Initially the plaintiff in his complaint must allege that the libelous matter is not pertinent to the judicial proceeding (Kahane v. Murdoch, 218 App. Div. 591; Seelman, Libel and Slander, par. 401). Where the complaint states all of the facts necessary to determine the question of pertinency, it becomes a question of law to be resolved by the court where, as here, a motion is directed against the complaint. And this holds true without the necessity of the defendant interposing a defense. (Garr v. Selden, 4 N.Y. 91; Chapman v. Dick, 197 App. Div. 551; Cohen v. Ellenville Lbr. Co., 4 A.D.2d 976; Goldwater v. Merchants Importing, 6 A.D.2d 777; but, cf., Zefferer v. Campbell, 3 A.D.2d 856.) While our courts have held that the privilege is lost if the libel is not pertinent the scope of the privilege is so broad that it "embraces anything that may possibly be pertinent" (Andrews v. Gardiner, 224 N.Y. 440, 445, supra; Youmans v. Smith, 153 N.Y. 214, 219). Within the orbit of pertinency, where it is so found, the privilege is that of both attorney and client (People ex rel. Bensky v. Warden, 258 N.Y. 55).

The motions here comprehended an application for a stay in the one instance, and to open a default in the other. Under the circumstances it was essential that the grounds on which the relief sought was predicated, be set forth fully and at length so as to appeal to the court's discretion (Cohen v. Ellenville Lbr. Co., 4 A.D.2d 976, 977, supra).
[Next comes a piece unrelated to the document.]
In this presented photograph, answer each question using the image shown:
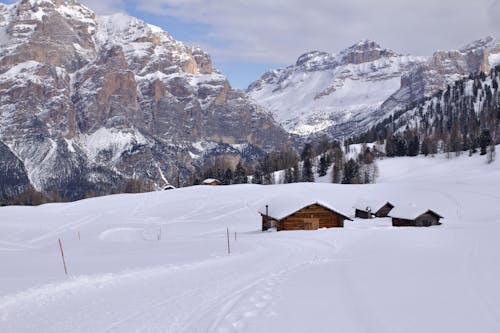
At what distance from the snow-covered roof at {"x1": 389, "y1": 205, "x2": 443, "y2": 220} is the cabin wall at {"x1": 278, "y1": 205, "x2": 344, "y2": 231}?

Courts have inherent power to stay a proceeding where a former attorney of a party subsequently represents his adversary (Watson v. Watson, 171 Misc. 175; 7 C. J. S., Attorney and Client, § 48, p. 827 et seq.). Where it appears or is reasonably claimed that the information which forms the basis of the complaint in the other action was obtained or is being used in breach of a confidential attorney-client relationship the pertinency of the supporting allegations becomes obvious. We hold the matter complained of pertinent and therefore absolutely privileged.

In light of the determination that the complaint should be dismissed it is not necessary to discuss separately the determination as to paragraph "17".

The order appealed from insofar as it denies the motion to dismiss the complaint pursuant to rule 106 should be reversed on the law and the motion granted, with costs to the appellants.

Order unanimously reversed on the law, with $20 costs and disbursements to the appellants, and the motion to dismiss the complaint for insufficiency is granted and judgment is directed to be entered in favor of the defendants dismissing the complaint, with costs.